The most important thing that no matter which platform you use, regulatory agencies are going to do a review. One important thing is transparency and openness. All companies have to publish all their clinical trial data to gain the public trust of the vaccine and that’s the reason why WHO has so far only approved Moderna and Pfizer-BioNTech. Even AstraZeneca has not yet received approval from WHO because they have to receive all of their research data and clinical trial data.
This is the reason why people might have some doubts on the Chinese vaccine, because we haven’t seen transparent information for the review. It will make people worry about efficacy and safety of the vaccine.
Taiwan has had one of the most successful strategies in dealing with COVID. Do you think some of this had to do with your speed and the fact you addressed it early?
We always keep a very vigilant surveillance of any pandemic in this region, because we had SARS, H5N1 from mainland China, and also African swine flu.
On December 31, 2019, one of our CDC officers went to the PTT [Bulletin Board System] and they saw messages about [an] atypical pneumonia in Wuhan. At that time there were only seven cases, but seven cases of atypical pneumonia is a big thing to us because atypical pneumonia equals SARS.
On the same day, we started on-board quarantine of passengers from Wuhan. By mid-February, we already had border control for passengers from China, Hong Kong and Macau.

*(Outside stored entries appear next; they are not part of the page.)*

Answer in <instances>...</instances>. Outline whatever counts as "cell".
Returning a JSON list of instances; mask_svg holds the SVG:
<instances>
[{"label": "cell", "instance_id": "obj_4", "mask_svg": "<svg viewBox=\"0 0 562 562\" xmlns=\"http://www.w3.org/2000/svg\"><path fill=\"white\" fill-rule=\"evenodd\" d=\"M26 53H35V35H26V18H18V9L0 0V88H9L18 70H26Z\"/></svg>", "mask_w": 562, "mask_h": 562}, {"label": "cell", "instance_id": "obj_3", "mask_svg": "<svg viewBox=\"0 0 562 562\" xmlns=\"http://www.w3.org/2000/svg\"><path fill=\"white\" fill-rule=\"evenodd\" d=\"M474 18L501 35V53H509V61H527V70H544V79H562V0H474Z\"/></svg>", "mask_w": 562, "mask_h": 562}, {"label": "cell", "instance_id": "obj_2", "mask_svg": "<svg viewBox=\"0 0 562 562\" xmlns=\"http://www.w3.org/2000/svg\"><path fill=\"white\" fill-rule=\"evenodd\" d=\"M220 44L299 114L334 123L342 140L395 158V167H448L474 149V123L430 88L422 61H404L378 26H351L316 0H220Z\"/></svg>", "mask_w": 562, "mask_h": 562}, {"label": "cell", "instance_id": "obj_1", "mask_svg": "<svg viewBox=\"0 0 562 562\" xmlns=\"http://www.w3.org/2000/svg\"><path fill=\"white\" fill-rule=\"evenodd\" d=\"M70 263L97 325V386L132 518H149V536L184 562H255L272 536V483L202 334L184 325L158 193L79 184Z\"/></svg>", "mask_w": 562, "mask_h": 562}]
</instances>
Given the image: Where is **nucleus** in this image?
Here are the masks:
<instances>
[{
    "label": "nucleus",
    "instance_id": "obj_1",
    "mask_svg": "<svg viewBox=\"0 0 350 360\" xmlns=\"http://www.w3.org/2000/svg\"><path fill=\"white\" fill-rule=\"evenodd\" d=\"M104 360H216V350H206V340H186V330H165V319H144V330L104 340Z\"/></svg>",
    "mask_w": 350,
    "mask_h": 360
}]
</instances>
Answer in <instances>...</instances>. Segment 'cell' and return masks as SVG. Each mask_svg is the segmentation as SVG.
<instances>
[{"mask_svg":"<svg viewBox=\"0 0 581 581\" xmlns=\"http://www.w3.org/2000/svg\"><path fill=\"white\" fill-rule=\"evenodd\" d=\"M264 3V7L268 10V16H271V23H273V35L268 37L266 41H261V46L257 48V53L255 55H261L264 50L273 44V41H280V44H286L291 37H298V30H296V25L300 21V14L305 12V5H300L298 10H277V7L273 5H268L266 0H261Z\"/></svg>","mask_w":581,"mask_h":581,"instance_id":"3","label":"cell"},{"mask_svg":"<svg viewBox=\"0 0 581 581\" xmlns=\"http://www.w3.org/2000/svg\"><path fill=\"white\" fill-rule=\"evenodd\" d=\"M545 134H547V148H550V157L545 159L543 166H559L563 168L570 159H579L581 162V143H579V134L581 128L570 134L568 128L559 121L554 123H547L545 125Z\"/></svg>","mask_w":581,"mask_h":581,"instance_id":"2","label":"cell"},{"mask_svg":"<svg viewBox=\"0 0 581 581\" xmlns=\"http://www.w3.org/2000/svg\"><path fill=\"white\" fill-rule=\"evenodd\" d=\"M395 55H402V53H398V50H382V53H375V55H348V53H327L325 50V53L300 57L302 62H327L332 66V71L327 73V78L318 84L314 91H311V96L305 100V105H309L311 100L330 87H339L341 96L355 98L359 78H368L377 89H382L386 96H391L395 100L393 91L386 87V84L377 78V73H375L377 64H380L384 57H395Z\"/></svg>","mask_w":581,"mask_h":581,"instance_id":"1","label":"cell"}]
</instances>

In early January, we [also] started to name COVID-19 as a reportable disease. We mobilised more than 20,000 isolation rooms for patients and 12,000 ventilators for the possible demand of the emerging infectious disease.
After SARS, we also asked all the hospitals to have one month’s stock of PPE – personal protection equipment. When I was the health minister, I set up a national health command centre. Once there is an epidemic or pandemic, it is reactivated, so this had all been done in the first two weeks of January last year.